How the British Royal Family Goes Out in Public Nearly Undetected

We’d like to think that in the presence of royalty, we’d you know, know they were there. But thanks to the British royal family’s security detail (known as royalty protection officers), royals can often slip in and out of their local grocery store or clothing shop without causing a massive scene. 

How is it possible to overlook members of the British royal family when they’re out in public? Because that’s the goal, Simon Morgan, a royalty protection officer from 2006 to 2013 and founder of the personal protection agency, Trojan Consultancy, told Reader’s Digest

Rule No. 1: Don’t disrupt what’s going on 

When Prince Harry and Meghan Markle, the Duke and Duchess of Sussex, visited a health and wellness store close to Kensington Palace where they were staying ahead of the birth of their son, Archie Harrison Mountbatten Windsor, they blended in with their surroundings wearing casual clothes one would see on the street. 

Why? As to not draw more attention to themselves. This is the same thing royal protection officers do because let’s face it, being surrounded by security officers makes a person stand out. 

Markle and Prince Harry are two of the most recognizable people on the planet and were obviously seen leaving the store but they made it in and out smoothly thanks to security. 

Prince Harry and Meghan Markle visit health and wellness store. | PopSugar via Instagram

“Our focus primarily is not unsettling the environment,” Morgan said. Meaning they didn’t block off the street like one might expect when a member of the royal family goes out in public. 

Rule No. 2: Follow the model

Morgan explained that royalty protection officers follow a certain model when royal family members go out in public that does double duty. It keeps them safe and essentially on the down-low in their environment. 

“The model is called ‘discrete and unobtrusive,” Morgan said. The idea is to have security blend in so much that when a member of the royal family walks down the street and a person thinks they see them, they say, “Wait, was that—? Nah, couldn’t have been.” 

Why greeting crowds can be stressful for security

Members of the royal family are known to greet crowds at royal engagements. Unfortunately for Morgan, he found the practice to be the most stressful part of his job because he’d have to constantly scan the crowd for possible threats.  At the same time, he knew it to be part of the job. 

Kate Middleton greeting children
Catherine, Duchess of Cambridge greets family members of personnel at the Akrotiri Royal Air Force base during an official visit to meet with Serving personnel on December 5, 2018, in Akrotiri, Cyprus. | Matt Dunham – WPA Pool/Getty Images

“They’re a family of the people,” Morgan said adding, “Access and face time with members of the public is important to them, and you have to manage that and manage the risks associated with that.” 
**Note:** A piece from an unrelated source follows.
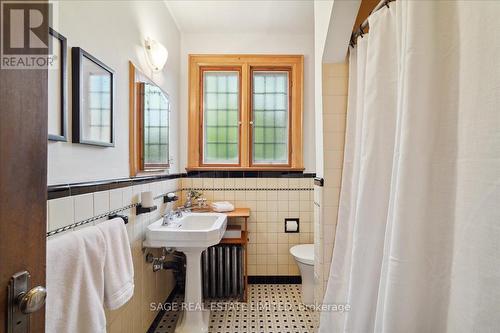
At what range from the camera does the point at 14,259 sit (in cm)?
45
Public events require lots of planning

While we, the public, may see Prince William and Kate Middleton, the Duke and Duchess of Cambridge, greeting crowds at an event and accepting gifts or flowers, as a simple event, it’s anything but according to Morgan. Interacting with crowds requires lots of planning. 

It looks easy because “lots and lots of work has gone into that,” Morgan noted. “It’s not a case of we turn up and hope for the best.” Royalty protection officers have meetings on top of meetings to discuss what will happen and what could happen to keep the royal family safe. 

All of this information really makes one think twice about what it means for Queen Elizabeth II and the rest of the royal family to go out in public.